TEXT EXCERPT >>
# Whats In A Coopers Be2?



## boingk (24/2/08)

Hi everyone, hate to plague the forum with mundane questions, but I'm pretty curious and couldn't find the answer to this question after several searches and a fair while looking through posts and pages.

So, what exactly is in a Coopers Brew Enhancer No. Two?


----------



## EK (24/2/08)

The Coopers site states dextrose, maltodextrin and Light Dry Malt, though it does not give any proportions.

I seem to recall another post on this fourm that said it was 'loaded' with maltodextrin, but again, no amount given.

You might be able to get the exact figures if you contact Coopers.

EK


----------



## boingk (24/2/08)

RECORDED INFORMATION >>
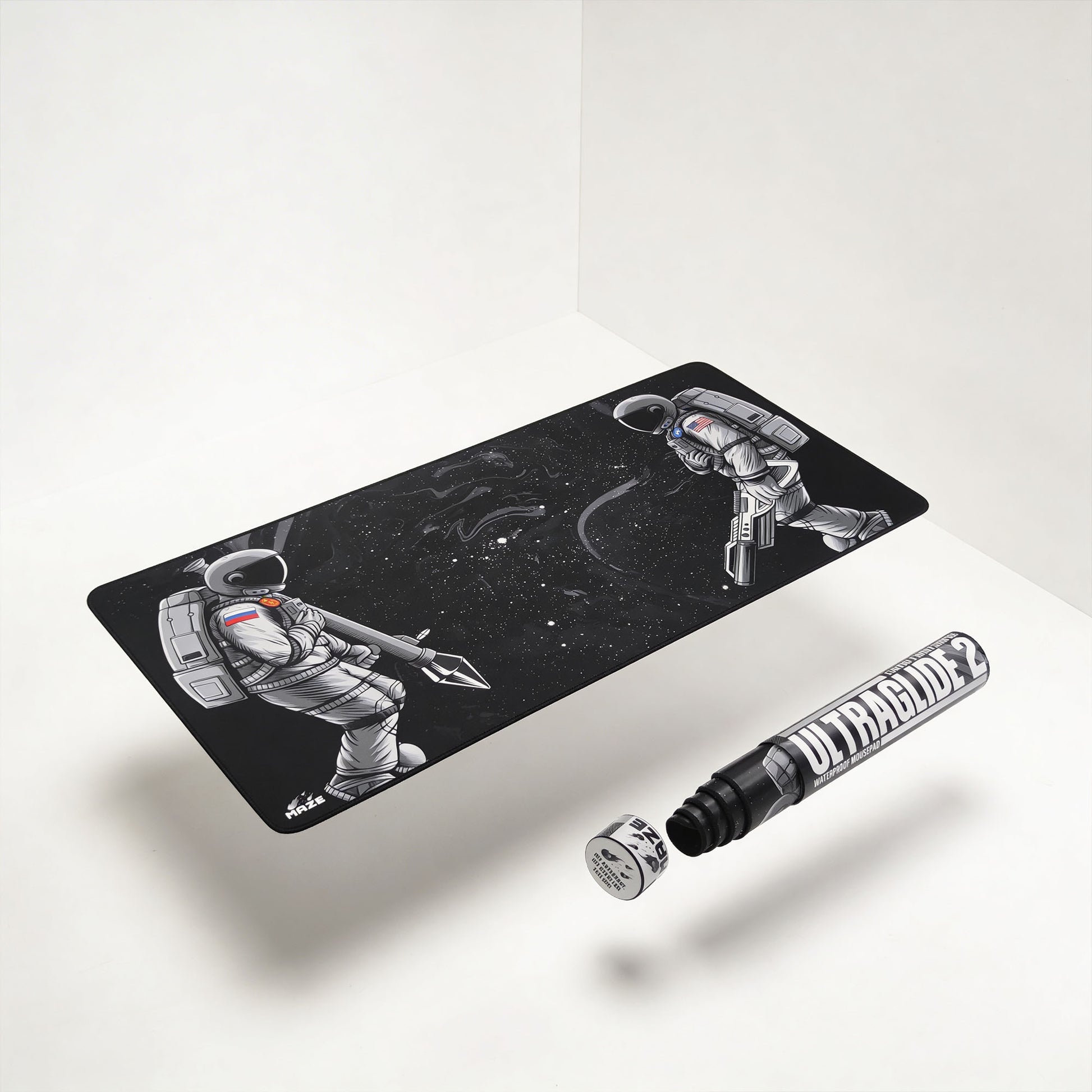 MAZE Ultraglide 2 Astro WAR-B Stealth Monochrome 2XL Extended Gamers Desk Mat Qatar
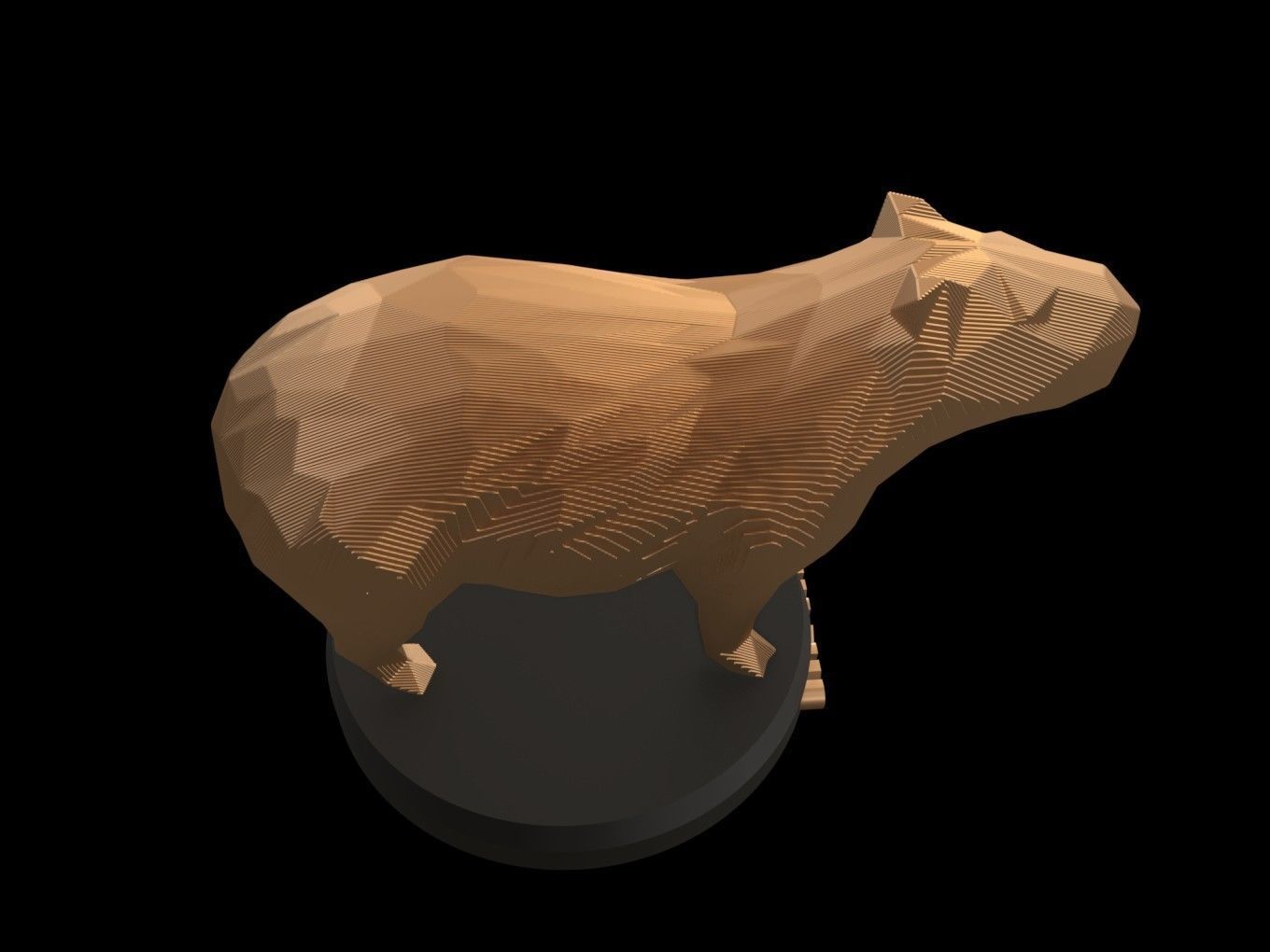 Parametric Capybara Low-poly 3D model_4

EXERCISE REQUIREMENTS >> Resume the Coopers Brew Enhancer thread from the point where it stops. The lines have nothing to do with the Coopers Brew Enhancer thread.

RESPONSE AREA >>
Righteo. I'm just putting down a crowd pleaser with a Tooheys kit, a BE2 and maybe some mild Cluster hopping as this has gone down well with mates in the past. I wouldn't use it otherwise, I don't trust ingredients if I can't find out what they contain. 

Not to mention there are better brews to be made


----------



## MHB (24/2/08)

Dex 50%
Maltodextrin 25%
LDME 25%

Is what the label used to say.

MHB


----------



## boingk (24/2/08)

Cheers for that MHB, I was thinking it might be something around that. After all, the whole 1kg package only costs something like five bucks.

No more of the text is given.